▶ **Text passage**
<<<<

Anyone who has been at all connected to math education - whether as a student, a parent, or an educator – is aware of Sal Khan and the influence his Kahn Academy videos and exercises have had on the progression of online education and independent learning. The work he has done is incredible, and people have noticed. The Gates Foundation, Google, O'Sullivan Foundation and others have donated millions to his company to further develop the idea of online education and self-help instruction.
So, why would the title of this entry imply that things are going poorly for Mr. Kahn? Well, they’re not, but education in general appears to be at a crossroads, with differing opinions on which road should be taken, and Kahn has – wittingly or not – put himself right at the center of the crossroads. Or is it the center of the crosshairs?
Kahn believes that his website provides a good supplement to the critical work that teachers do on a daily basis, and use of his materials can free up teachers to do more personalized, targeted instruction with smaller groups who require more intervention. Others believe that Kahn’s materials can be used to replace teachers, reduce staffing and cut costs. One rather controversial report that took this position was released by the Pacific Research Institute and argued that is precisely what Kahn Academy should be used for, and governments should reduce the red tape and bureaucracy, including the influence of teachers unions, that is limiting large-scale changes like this.

>>>>

▶ **Information shown**
<<<<

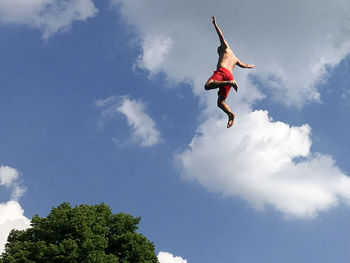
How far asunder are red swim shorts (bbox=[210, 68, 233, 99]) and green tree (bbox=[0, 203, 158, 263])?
18.5 metres

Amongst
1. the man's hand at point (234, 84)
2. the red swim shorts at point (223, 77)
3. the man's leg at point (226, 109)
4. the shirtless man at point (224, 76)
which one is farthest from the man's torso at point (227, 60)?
the man's leg at point (226, 109)

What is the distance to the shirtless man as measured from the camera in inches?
397

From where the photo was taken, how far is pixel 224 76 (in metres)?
10.4

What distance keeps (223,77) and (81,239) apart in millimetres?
20248

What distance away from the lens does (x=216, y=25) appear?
33.7 feet

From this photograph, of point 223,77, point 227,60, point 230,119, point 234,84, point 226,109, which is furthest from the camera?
point 230,119

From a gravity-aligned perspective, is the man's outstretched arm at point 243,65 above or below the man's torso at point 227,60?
above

>>>>

In the passage on online math education, which organization released the controversial report arguing that the academy's materials should be used to replace teachers?

The Pacific Research Institute.